■ TEXT PASSAGE
+---+

The next argument is that most of the smoke from a tobacco cigarette ends up in the smoker’s lungs; a retort to the secondhand smoke argument.  Some of it is exhaled, this is obvious, but, after all, if the cancer claims are true, it follows that this statement is also true, no?  Well, no.  The cancer side is true (along with emphysema, heart disease, and a number of other ailments).  But it is not true that most smoke stays in the lungs.

 

Let’s remember that the tobacco smoking begins by setting the cigarette on fire.  Smoke is continuously rising from the burning cigarette.  It is not going into the smoker’s body unless the smoker has the cigarette in the mouth while inhaling.  Also, let us recall that smoking and vaping both involve some delay between puffs.  During the delay, the tobacco cigarette is still burning, still emitting smoke – sometimes from both ends! – While the e-cigarette is emitting… nothing.  Its process of vaporizing functions only by inhaling on the mouthpiece.

 

The above is clear and undeniable.  But let’s apply some simple science just to drive the point home.

 

In 2003, the University of Minnesota concluded a study of several years observing the tobacco smoking process under detailed, laboratory conditions.  Their results applied some numbers to the observation of idle burning tobacco cigarettes along with active inhaling and exhaling.  The following assumes a tobacco cigarette that is lit and sustains burning throughout its use until the tobacco is consumed down to the disposed butt.

 

The idle time of the typical burning tobacco cigarette in between puffs collectively releases 85 percent of its smoke directly into the air.  (This also means that 85 percent of its cost is literally up in smoke!)  It is never inhaled into the smoker’s body.  That leaves only 15 percent of the available smoke that is actually inhaled.  The smoker retains only 1.5 percent of the smoke particulate in the respiratory system; the balance is exhaled.  This means that a whopping 98.5 percent of a tobacco cigarette’s available smoke is released into the air as secondhand smoke.

 

Does that mean that a non-smoker adjacent to a smoker, or multiple smokers, may be put at greater risk from the effects of tar and nicotine and hundreds of other identified compounds; many of which are known harmful products, than even the smoker absorbs- at least for the brief time of exposure?  This is one reason why the hammer came down so suddenly and decisively against involuntary occupational exposure to secondhand tobacco smoke.

+---+

■ DATASET CONTENT

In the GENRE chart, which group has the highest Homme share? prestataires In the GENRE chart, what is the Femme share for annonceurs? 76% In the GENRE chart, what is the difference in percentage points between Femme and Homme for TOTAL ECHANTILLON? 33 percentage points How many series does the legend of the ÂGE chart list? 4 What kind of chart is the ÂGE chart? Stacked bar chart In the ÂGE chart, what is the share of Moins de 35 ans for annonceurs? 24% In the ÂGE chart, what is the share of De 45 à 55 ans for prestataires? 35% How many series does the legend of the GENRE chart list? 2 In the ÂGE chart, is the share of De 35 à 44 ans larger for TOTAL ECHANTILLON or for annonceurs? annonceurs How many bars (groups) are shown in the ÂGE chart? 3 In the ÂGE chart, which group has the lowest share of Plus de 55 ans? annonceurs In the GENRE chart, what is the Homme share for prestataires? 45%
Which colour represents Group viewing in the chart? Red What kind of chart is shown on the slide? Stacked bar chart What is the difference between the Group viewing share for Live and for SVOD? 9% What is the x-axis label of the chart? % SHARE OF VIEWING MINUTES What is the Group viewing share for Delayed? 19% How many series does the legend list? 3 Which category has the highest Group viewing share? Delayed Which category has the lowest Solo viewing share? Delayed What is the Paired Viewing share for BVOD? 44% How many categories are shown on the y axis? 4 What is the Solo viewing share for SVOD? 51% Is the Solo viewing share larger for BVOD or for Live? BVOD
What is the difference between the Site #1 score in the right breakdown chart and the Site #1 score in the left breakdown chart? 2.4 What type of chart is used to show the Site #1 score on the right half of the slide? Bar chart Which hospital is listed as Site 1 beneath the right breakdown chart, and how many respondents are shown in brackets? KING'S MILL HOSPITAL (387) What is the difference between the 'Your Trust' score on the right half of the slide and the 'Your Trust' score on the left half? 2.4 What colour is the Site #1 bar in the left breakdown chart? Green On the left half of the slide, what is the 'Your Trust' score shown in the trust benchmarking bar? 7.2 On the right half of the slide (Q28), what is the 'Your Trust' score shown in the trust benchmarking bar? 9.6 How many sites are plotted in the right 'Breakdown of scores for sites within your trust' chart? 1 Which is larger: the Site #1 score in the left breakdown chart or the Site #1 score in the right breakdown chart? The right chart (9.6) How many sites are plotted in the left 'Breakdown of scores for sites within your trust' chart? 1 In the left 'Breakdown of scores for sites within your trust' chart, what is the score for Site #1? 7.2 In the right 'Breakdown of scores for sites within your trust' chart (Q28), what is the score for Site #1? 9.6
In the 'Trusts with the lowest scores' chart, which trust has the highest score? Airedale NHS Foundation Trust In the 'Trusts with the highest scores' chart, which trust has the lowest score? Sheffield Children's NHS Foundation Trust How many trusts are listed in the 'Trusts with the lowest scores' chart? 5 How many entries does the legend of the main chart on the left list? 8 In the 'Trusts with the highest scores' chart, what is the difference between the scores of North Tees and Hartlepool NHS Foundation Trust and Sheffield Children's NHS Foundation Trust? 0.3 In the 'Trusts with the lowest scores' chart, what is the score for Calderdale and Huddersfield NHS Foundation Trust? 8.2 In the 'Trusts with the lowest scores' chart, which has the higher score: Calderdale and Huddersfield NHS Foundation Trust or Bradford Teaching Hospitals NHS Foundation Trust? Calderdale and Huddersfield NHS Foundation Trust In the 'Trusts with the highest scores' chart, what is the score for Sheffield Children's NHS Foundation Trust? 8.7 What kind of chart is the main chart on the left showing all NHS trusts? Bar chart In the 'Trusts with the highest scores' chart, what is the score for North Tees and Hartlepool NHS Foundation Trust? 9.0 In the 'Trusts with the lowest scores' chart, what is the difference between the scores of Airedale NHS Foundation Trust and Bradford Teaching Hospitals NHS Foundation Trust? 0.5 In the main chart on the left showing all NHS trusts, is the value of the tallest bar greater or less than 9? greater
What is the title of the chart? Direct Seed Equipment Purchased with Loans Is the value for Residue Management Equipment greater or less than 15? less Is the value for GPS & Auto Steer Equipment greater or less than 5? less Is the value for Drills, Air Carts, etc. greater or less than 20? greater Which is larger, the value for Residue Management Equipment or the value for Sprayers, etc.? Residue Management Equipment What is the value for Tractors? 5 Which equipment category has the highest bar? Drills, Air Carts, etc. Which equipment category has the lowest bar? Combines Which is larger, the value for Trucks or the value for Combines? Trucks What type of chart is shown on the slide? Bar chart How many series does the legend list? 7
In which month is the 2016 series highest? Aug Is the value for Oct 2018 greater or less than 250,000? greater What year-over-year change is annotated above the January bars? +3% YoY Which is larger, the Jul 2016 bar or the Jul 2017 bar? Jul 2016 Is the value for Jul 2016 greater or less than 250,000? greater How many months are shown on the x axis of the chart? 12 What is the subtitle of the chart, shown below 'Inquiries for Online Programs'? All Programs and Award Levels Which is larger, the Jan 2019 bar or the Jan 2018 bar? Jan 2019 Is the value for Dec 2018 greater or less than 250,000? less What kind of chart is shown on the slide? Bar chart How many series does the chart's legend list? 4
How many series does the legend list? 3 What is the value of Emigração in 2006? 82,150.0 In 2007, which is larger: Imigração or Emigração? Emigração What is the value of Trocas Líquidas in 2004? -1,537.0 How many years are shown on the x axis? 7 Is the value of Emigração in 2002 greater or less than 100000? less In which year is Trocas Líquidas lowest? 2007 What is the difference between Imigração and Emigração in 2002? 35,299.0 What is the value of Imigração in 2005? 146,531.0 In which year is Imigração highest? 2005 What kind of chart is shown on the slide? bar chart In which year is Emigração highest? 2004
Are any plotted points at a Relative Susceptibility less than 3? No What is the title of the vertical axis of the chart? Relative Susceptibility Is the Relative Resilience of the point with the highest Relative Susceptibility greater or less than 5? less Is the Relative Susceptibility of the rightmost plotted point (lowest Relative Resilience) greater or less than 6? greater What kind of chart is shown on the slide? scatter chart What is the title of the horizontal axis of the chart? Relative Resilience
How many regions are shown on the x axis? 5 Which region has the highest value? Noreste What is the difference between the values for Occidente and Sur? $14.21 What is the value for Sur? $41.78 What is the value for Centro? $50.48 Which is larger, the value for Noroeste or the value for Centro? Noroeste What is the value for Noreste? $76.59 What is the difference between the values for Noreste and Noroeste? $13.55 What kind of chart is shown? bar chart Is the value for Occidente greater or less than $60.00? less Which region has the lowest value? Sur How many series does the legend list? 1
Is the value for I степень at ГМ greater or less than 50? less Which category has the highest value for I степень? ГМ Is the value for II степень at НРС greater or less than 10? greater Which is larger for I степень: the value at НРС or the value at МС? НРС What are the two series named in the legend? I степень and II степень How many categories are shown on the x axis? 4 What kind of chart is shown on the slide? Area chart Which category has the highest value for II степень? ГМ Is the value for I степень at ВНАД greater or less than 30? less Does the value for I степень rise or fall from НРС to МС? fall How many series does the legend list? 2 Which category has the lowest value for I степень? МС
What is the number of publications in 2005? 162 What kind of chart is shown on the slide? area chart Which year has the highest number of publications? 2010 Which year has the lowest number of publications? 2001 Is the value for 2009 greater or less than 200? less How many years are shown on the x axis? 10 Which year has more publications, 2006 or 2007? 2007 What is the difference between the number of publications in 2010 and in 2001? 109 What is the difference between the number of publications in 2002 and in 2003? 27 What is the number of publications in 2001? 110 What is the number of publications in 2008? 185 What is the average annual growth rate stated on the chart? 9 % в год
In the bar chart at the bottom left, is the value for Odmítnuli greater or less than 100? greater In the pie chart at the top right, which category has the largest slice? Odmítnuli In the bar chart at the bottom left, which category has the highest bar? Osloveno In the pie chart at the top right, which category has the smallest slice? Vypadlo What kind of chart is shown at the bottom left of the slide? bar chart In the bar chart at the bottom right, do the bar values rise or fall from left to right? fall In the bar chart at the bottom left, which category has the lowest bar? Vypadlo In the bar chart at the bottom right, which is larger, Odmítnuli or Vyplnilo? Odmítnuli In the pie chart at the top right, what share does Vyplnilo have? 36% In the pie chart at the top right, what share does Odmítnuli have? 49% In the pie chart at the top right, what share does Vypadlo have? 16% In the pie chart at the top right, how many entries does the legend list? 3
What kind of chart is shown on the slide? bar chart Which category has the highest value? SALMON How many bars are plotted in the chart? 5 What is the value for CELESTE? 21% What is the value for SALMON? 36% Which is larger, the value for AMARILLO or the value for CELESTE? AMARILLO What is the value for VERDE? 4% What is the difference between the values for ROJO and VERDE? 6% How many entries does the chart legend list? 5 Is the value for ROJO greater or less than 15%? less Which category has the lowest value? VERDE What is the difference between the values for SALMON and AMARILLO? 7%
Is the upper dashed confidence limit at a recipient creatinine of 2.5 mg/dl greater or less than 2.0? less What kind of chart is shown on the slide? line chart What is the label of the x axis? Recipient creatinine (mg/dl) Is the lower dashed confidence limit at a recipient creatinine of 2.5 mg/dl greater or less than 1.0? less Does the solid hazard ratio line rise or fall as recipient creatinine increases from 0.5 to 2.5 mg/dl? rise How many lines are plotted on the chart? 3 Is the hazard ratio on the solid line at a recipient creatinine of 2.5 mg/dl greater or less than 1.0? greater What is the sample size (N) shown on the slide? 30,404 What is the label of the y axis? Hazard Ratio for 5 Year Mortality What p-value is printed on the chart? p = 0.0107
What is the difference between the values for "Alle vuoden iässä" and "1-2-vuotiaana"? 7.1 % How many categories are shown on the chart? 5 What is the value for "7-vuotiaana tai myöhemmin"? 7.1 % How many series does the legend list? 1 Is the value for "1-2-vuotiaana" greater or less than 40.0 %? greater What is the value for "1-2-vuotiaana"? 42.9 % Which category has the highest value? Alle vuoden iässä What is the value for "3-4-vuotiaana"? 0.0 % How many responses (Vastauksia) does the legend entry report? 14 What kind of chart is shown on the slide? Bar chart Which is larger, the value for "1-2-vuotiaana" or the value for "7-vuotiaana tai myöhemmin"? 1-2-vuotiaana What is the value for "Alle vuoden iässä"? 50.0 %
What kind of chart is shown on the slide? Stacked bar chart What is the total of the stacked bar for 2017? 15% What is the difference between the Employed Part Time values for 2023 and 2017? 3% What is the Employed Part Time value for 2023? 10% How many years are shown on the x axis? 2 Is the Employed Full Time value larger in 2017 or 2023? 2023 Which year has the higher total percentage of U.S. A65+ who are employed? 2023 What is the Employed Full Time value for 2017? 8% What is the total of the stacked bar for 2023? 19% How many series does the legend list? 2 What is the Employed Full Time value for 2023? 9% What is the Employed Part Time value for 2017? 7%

+---+

■ TASKS TO CARRY OUT
(a) According to the passage on secondhand smoke, what share of a tobacco cigarette's smoke particulate does the smoker keep in the respiratory system?
(b) Proceed with the passage on secondhand smoke, writing on from its last sentence.
The listing above is not needed for any of the work here.

■ ANSWERS FOR THE EXERCISE
(a) 1.5 percent

(b)
 

Granted, collective exposure time for a smoker is much longer than that of a non-smoker, which is why the number of smokers who contract cancer, heart disease, etc., is much higher than for the non-smoker.  However, involuntary exposure to secondhand tobacco smoke has resulted in sufficient non-smoker disease to make the matter a primary occupational and overall lifestyle concern.

 

By comparison, let’s look at the e-cigarette emission of secondhand vapor.  First of all, it is not smoke.  The product begins as a liquid that is atomized as it is inhaled and is released only by inhalation; there is no residual release of vapor between puffs.

 

There are a variety of ingredients combined in e-cigarette liquid.  The base is almost always a glycol/glycerin compound.  As this is absorbed into the body when inhaling, and mostly exhaled (we assume that the same numbers with inhalation and exhalation of tobacco smoke apply to e-cigarette vapor; there are not yet sufficient study results to quantify it), it must be considered a potential secondhand product. 

 

Most e-cigarette liquid solutions contain nicotine, added artificially, which will also be exhaled as a content of secondhand vapor.  There are also flavor compounds that are inhaled and exhaled.  

 

However, significant in its absence is tar.  While an inherent product of tobacco – it cannot be processed out of the product because it is, itself, a product of burning the tobacco – it is not a part of e-cigarette vaping because nothing is burned.

 

It must be concluded that secondhand vapor has far less effect than secondhand tobacco smoke with regard to volume per time of exposure and to its potential for harm.